The kind of poetry I really love is the corny stuff: the epic poem about Columbus, I forgot its title, that we read in high school—”Before him not the ghost of land/Before him only shoreless seas”—and in the last verse, after sailing on and on and on, there’s “a light, a light, a lamp!” and he’s found America. How that thrilled me.
—Johnny Cash, Cash: The Autobiography, Part 4, Chapter 1
I don’t think I’ve read the poem before and I had trouble finding much about it online. I’m not sure if this is an excerpt or the entire poem, and the title was not listed anywhere, so I’m calling it Columbus.
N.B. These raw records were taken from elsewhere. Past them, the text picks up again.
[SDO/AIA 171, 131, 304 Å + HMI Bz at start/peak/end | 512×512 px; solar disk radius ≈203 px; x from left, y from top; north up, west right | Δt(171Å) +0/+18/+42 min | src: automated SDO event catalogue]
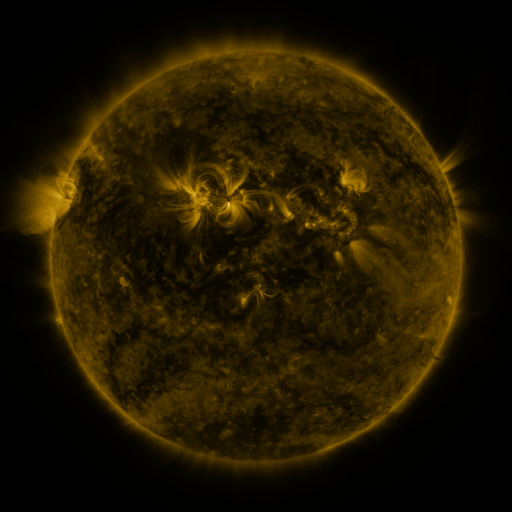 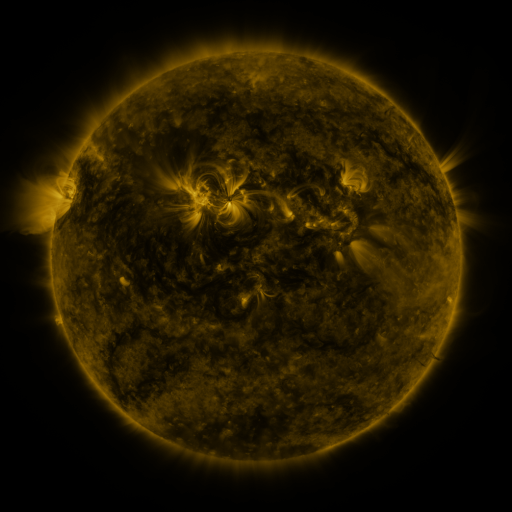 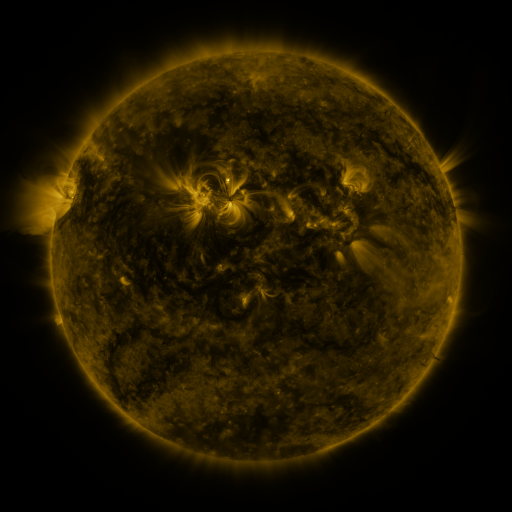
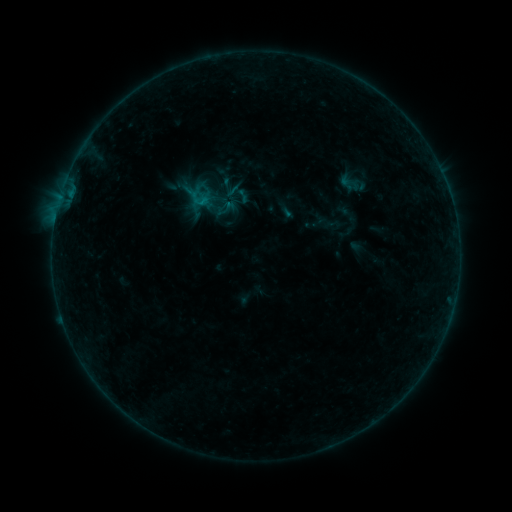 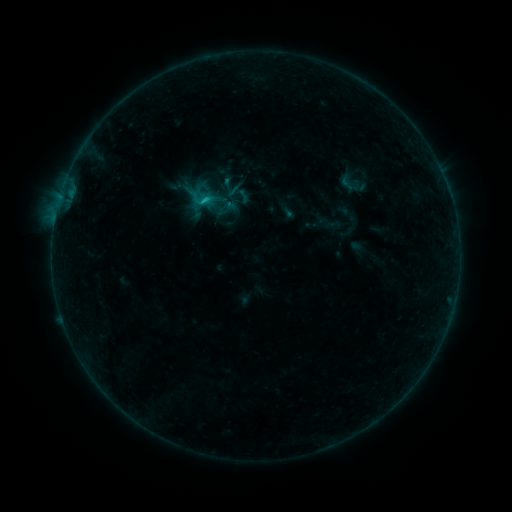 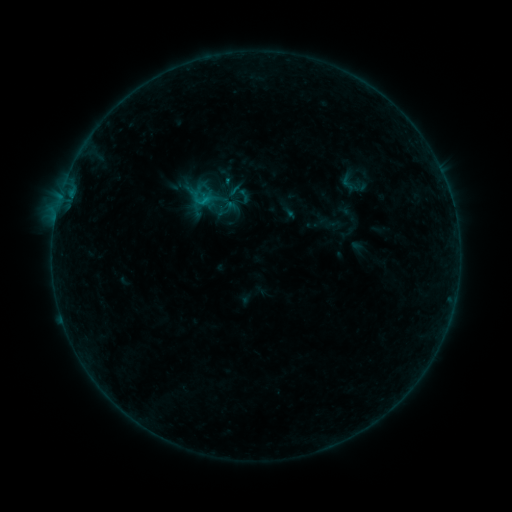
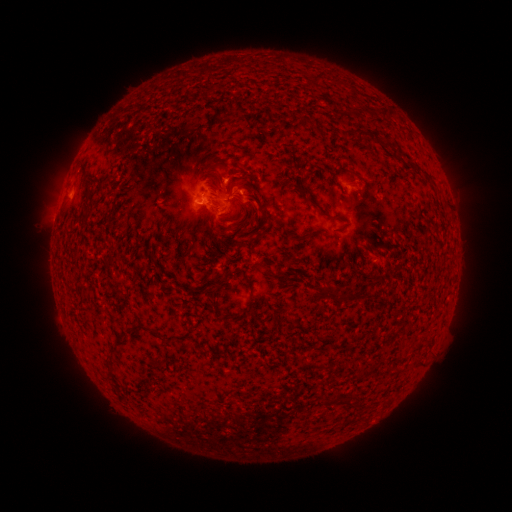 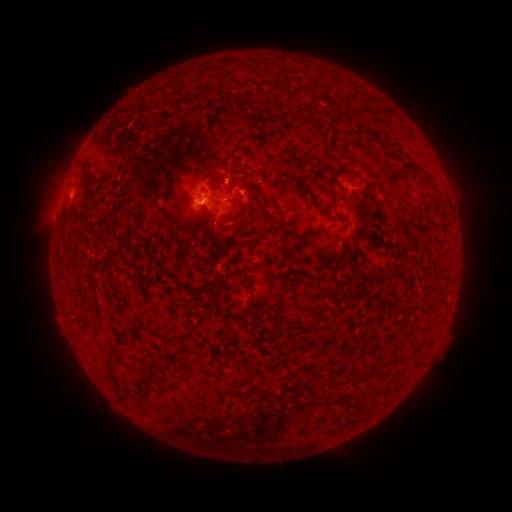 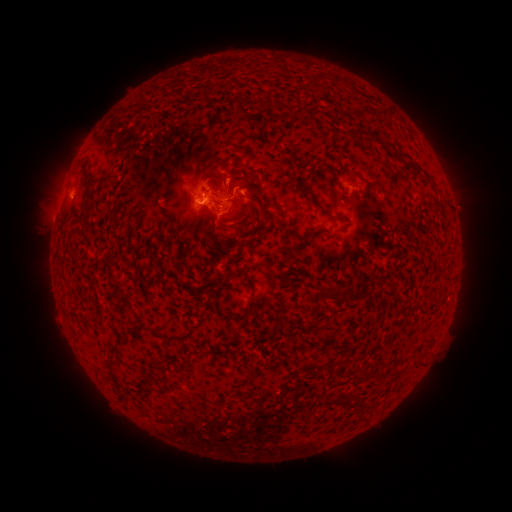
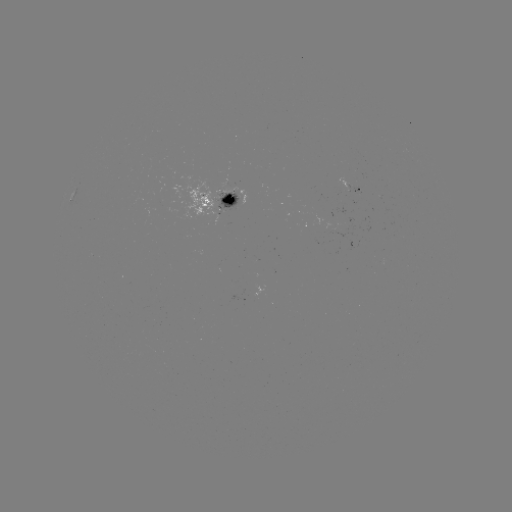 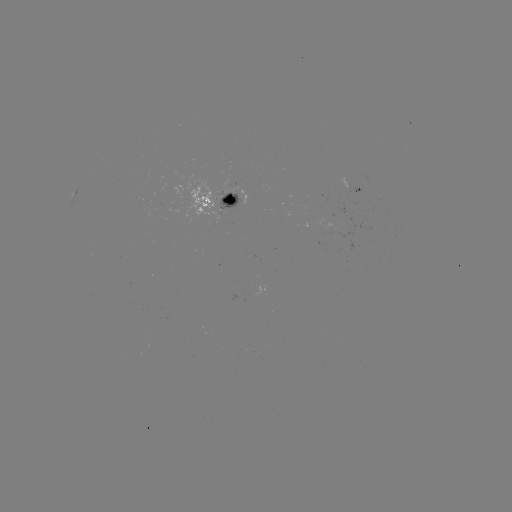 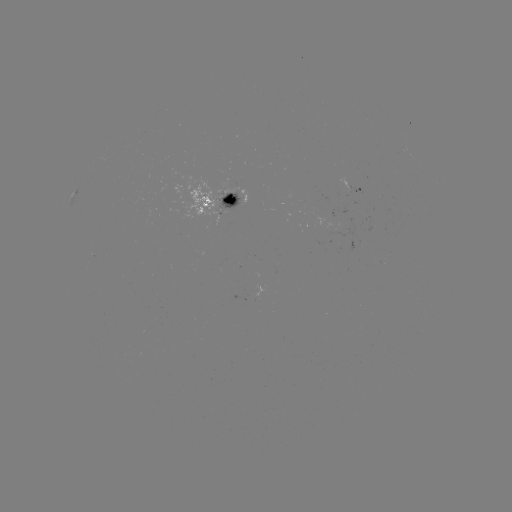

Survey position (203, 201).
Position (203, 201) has B8.6 flare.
If you know more about it, please leave a comment for me!
Columbus
By Joaquin Miller
Behind him lay the gray Azores,
Behind the Gates of Hercules;
Before him not the ghost of shores,
Before him only shoreless seas.
The good mate said: “Now must we pray,
For lo! the very stars are gone.
Brave Admiral, speak, what shall I say?”
“Why, say, ‘Sail on! sail on! and on!’”
“My men grow mutinous day by day;
My men grow ghastly wan and weak.”
The stout mate thought of home; a spray
Of salt wave washed his swarthy cheek.
“What shall I say, brave Admiral, say,
If we sight naught but seas at dawn?”
“Why, you shall say at break of day,
‘Sail on! sail on! sail on! and on!’”
They sailed and sailed, as winds might blow,
Until at last the blanched mate said:
“Why, now not even God would know
Should I and all my men fall dead.
These very winds forget their way,
For God from these dread seas is gone.
Now speak, brave Admiral, speak and say”—
He said: “Sail on! sail on! and on!”
They sailed. They sailed. Then spake the mate:
“This mad sea shows his teeth to-night.
He curls his lip, he lies in wait,
With lifted teeth, as if to bite!
Brave Admiral, say but one good word:
What shall we do when hope is gone?”
The words leapt like a leaping sword:
“Sail on! sail on! sail on! and on!”
Then, pale and worn, he kept his deck,
And peered through darkness. Ah, that night
Of all dark nights! And then a speck—
A light! A light! A light! A light!
It grew, a starlit flag unfurled!
It grew to be Time’s burst of dawn.
He gained a world; he gave that world
Its grandest lesson: “On! sail on!”

This poem is by Joaquin Miller. Also, a verse was omitted. See http://www.theotherpages.org/poems/miller01.html
Charlotte,
Thank you so much for the information. I don’t know where I found the attribution to Tyner. Over the years of posting poems, I’ve learned more about fact checking.